What the task requires: Print the data exactly. Pictures stay out.

Input data:
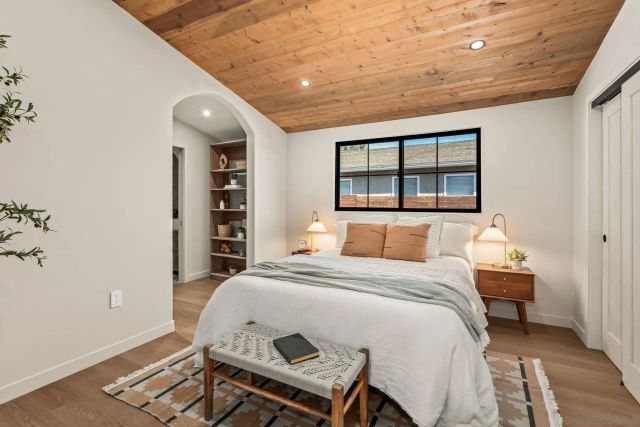 1566 Evergreen St, San Diego, CA 92106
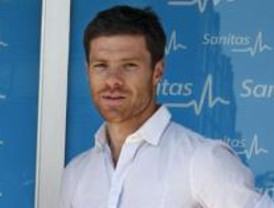 Xabi Alonso supera el reconocimiento médico para ser jugador del Real Madrid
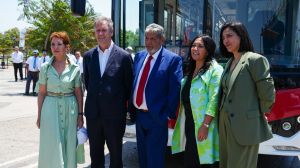 Comienza a operar la primera flota de buses eléctricos articulados para red movilidad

Task output:
 1566 Evergreen St, San Diego, CA 92106
 Xabi Alonso supera el reconocimiento médico para ser jugador del Real Madrid
 Comienza a operar la primera flota de buses eléctricos articulados para red movilidad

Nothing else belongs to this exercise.